Di Piala Dunia 2010, lagi-lagi Inggris lawan Jerman, tendangan keras Frank Lampard dari seperempat lapangan ke gawang Jerman mengenai mistar dan jatuh ke dalam gawang. Gol. Tapi wasit menyatakan tidak gol. Banyak kejadian yang berhubungan humanisme, bukan dengan teknologi di zaman dulu. Keputusan wasit akan berbeda jika saat itu ada VAR.

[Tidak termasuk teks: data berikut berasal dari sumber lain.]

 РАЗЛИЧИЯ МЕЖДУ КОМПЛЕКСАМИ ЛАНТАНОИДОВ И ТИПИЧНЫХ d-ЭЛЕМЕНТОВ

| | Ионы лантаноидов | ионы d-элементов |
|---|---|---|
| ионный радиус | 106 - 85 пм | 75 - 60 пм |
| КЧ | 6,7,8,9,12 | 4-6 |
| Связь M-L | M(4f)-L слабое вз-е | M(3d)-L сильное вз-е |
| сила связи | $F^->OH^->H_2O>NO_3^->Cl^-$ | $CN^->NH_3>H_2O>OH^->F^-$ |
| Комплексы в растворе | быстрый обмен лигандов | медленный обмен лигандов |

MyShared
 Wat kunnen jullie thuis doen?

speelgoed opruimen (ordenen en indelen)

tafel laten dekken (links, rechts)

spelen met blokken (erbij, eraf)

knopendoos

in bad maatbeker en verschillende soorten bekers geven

Sisi manusia kalah ketika VAR dipakai. Ironisnya, kita menyukai teknologinya, tapi tidak siap menerima akibatnya. Tak heran jika kemudian munchl hujatan. VAR kafir. VAR Masuk neraka.

Tidak Kontroversial

Banyak yang percaya VAR membuat keputusan-keputusan kontroversial. Benarkah? Kontroversial itu bahasa manusia. Kita harus pahami bahwa VAR sebuah robot yang bekerja berdasarkan sistem dengan algoritma yang memiliki langkah-langkah secara metodologi yang bisa digunakan untuk melakukan kalkulasi, memecahkan masalah, dan membuat keputusan-keputusan. VAR bekerja berdasarkan perintah dan urutan-urutan.

Semua data tentang offside atau handsball tersimpan dalam big data VAR. Ketika terjadi gol tapi VAR melihat ada gerakan offside, maka ia melaporkan telah terjadi offside dan gol dibatalkan. Itu tidak kontroversial. Menjadi kontroversial ketika wasit menolak keputusan yang dibuat VAR demi kemanusiaan.

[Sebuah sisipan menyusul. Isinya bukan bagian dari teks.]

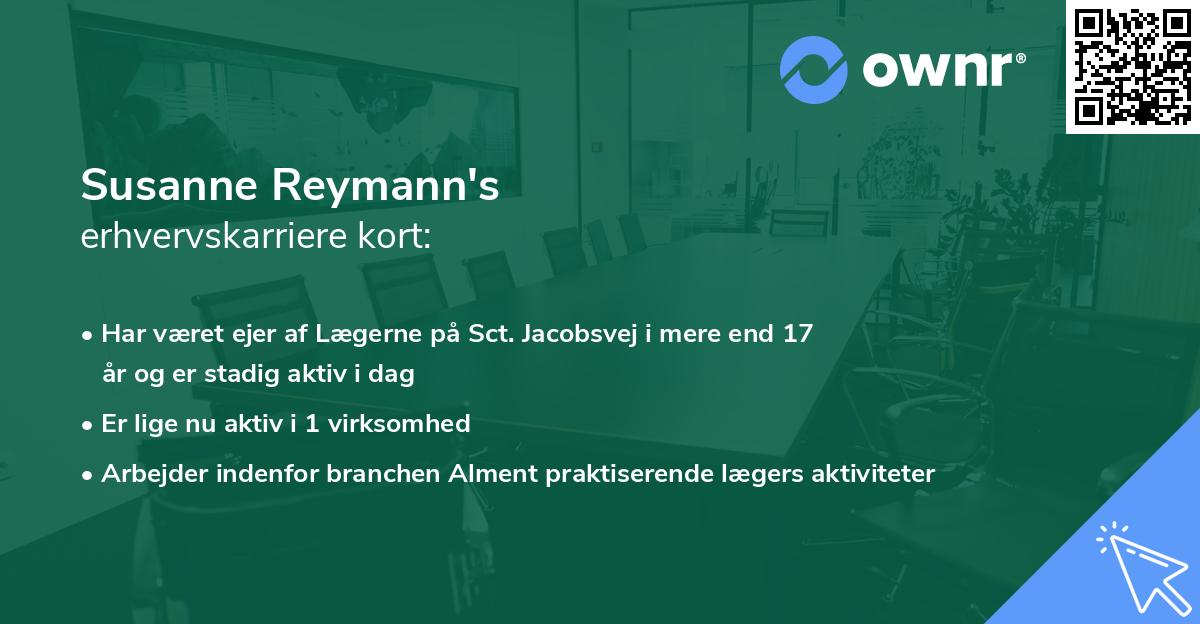 ownr®

Susanne Reymann's
erhvervskarriere kort:

• Har været ejer af Lægerne på Sct. Jacobsvej i mere end 17 år og er stadig aktiv i dag

• Er lige nu aktiv i 1 virksomhed

• Arbejder indenfor branchen Alment praktiserende lægers aktiviteter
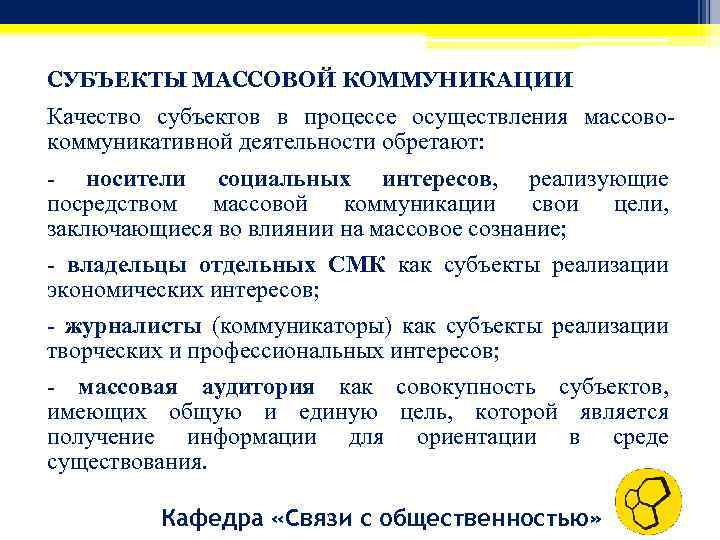 СУБЪЕКТЫ МАССОВОЙ КОММУНИКАЦИИ

Качество субъектов в процессе осуществления массово-коммуникативной деятельности обретают:

- носители социальных интересов, реализующие посредством массовой коммуникации свои цели, заключающиеся во влиянии на массовое сознание;

- владельцы отдельных СМК как субъекты реализации экономических интересов;

- журналисты (коммуникаторы) как субъекты реализации творческих и профессиональных интересов;

- массовая аудитория как совокупность субъектов, имеющих общую и единую цель, которой является получение информации для ориентации в среде существования.

Кафедра «Связи с общественностью»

Dampak reformasi teknologi dalam sepak bola masih belum dengan lapang dada diterima para fans. Mungkin karena sepak bola kadung dianggap sebagai olahraga paling humanis. Ia dekat dengan sehari-hari manusia yang penuh drama, kejutan, kekalahan, kemenangan, tangis, tawa, dan suka cita. Manusia menyukai drama. Drama paling sering ketika fans senang atas kekalahan tim lain. Dalam hidup ini kita cuma mengingkan dua hal: memenuhi keinginan kita, dan menghindari penderitaan. Ketika tim kesayangan menang, kedua hal itu diraih secara bersamaan.

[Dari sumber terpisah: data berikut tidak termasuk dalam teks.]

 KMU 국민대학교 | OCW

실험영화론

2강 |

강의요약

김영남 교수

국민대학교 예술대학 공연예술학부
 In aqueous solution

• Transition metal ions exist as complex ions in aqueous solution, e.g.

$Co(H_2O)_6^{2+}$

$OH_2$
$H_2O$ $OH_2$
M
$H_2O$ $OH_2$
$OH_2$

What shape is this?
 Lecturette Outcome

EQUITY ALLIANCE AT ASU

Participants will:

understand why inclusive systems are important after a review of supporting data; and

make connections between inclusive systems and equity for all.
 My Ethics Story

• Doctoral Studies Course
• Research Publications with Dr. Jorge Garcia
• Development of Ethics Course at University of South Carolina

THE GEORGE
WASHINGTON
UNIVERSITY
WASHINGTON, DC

Photo by Ameer Basheer on Unsplash

Sepak Bola di Masa Depan

VAR sepertinya kembali akan membuat keputusan penting di Euro 2024 dan Copa America 2024. Kita harus menerimnya sebagai keputusan biasa, tidak kontroversial. Kitalah yang membuatnya kontroversial.

Bagaimana sepak bola di masa depan, di saat data dianggap sebagai agama baru? Apakah kita masih perlu menunggu pertandingan selesai? Mungkin. Tapi, kira-kira sejam sebelum pertandingan, algoritma yang bertindak sebagai komentator bisa memprediksi hasil pertandingan, setidaknya mendekati hasil akhir.

Mesin komentator melihat data kemungkinan besar kiper membuat blunder karena dia mengalami mimpi buruk tiga malam berturut-turut dan memposting di sosial media. Masih banyak data-data dari lebih kurang 30 pemain plus para pelatih di satu tim yang diolah mesin. Data-data ini kemudian menjadi informasi yang bisa mempengaruhi hasil pertandingan.

Mungkin sepak bola di masa depan tidak perlu ditonton.